Bank statements are actually "for another person".

Border crossings are now extra spicy.

And "pray" that your name doesn't resemble a name in some blacklist.

matthewbauer 17 hours ago | parent | prev | next [-]

You can just show the user the transliteration & have them confirm it makes sense. Always store the original version since you can't reverse the process. But you can compare the transliterated version to make sure it matches.

Debit cards a pretty common example of this. I believe you can only have ASCII in the cardholder name field.

Muromec 17 hours ago | parent | next [-]

>But you can compare the transliterated version to make sure it matches

No you can't.

Add: Okay, you need to know why. I'm right here a living breathing person with a government id that has the same name scribed in two scripts side by side.

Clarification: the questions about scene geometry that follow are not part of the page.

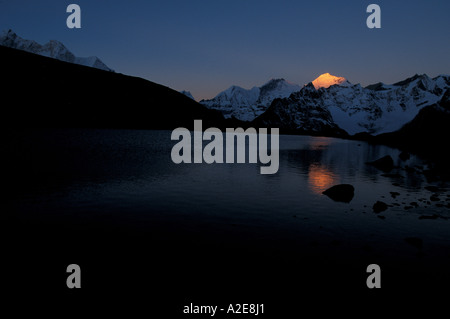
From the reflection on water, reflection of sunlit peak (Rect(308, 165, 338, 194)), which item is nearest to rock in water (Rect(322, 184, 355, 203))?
the reflection on water

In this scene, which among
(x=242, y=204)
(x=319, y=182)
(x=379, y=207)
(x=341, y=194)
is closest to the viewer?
(x=379, y=207)

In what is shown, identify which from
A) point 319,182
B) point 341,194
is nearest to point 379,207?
point 341,194

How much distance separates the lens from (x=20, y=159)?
52000 millimetres

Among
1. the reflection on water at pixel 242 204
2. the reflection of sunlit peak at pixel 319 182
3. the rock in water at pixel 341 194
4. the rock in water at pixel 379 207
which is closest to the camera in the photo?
the reflection on water at pixel 242 204

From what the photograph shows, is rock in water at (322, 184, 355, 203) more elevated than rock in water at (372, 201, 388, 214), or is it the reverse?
rock in water at (322, 184, 355, 203)

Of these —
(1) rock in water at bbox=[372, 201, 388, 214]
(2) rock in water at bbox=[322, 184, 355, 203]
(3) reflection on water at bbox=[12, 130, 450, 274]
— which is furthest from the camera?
(2) rock in water at bbox=[322, 184, 355, 203]

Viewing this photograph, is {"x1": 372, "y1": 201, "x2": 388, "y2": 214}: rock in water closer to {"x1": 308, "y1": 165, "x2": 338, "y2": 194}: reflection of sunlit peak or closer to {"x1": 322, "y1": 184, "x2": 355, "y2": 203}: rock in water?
{"x1": 322, "y1": 184, "x2": 355, "y2": 203}: rock in water

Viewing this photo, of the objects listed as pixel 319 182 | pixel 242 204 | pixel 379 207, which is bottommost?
pixel 379 207

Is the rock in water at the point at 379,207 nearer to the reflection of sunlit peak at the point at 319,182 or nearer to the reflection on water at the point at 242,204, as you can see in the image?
the reflection on water at the point at 242,204

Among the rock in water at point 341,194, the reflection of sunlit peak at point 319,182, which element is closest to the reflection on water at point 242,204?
the reflection of sunlit peak at point 319,182

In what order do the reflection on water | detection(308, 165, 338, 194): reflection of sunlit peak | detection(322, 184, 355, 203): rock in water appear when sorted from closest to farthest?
the reflection on water
detection(322, 184, 355, 203): rock in water
detection(308, 165, 338, 194): reflection of sunlit peak

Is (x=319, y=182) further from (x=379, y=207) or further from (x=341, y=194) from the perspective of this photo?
(x=379, y=207)

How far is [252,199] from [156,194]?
422 inches
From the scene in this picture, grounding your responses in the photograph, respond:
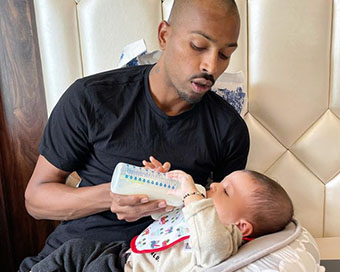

There is an algorithm (blessed by the same government that issued said it) which defines how to transliterate names from one to another, published on the parliament web site and implement in all the places that are involved in the id issuing business.

The algorithm will however not produce the outcome you will see on my id, because me, living breathing person who has a name asked nicely to spell it the way I like. The next time I visit the id issuing place, I could forget to ask nicely and then I will have two valid ids (no, the old one will not be marked as void!) with three names that don't exactly match. It's all perfectly fine, because name as a legal concept is defined in the character set you probably can't read anyway.

Please, don't try be smart with names.

lmm 14 hours ago | parent [-]

Your example fails to explain any problem with GPs proposal. They would show you a transliteration of your name and ask you to confirm it. You would confirm it or not. It might match one or other of your IDs (in which case you would presumably say yes) or not (in which case you would presumably say no). What's the issue?

Muromec 14 hours ago | parent [-]

You will compare the transliterated version I provided with the one you have already, it will not match and then what? Either you tell me I have invalid name or you just ignore it.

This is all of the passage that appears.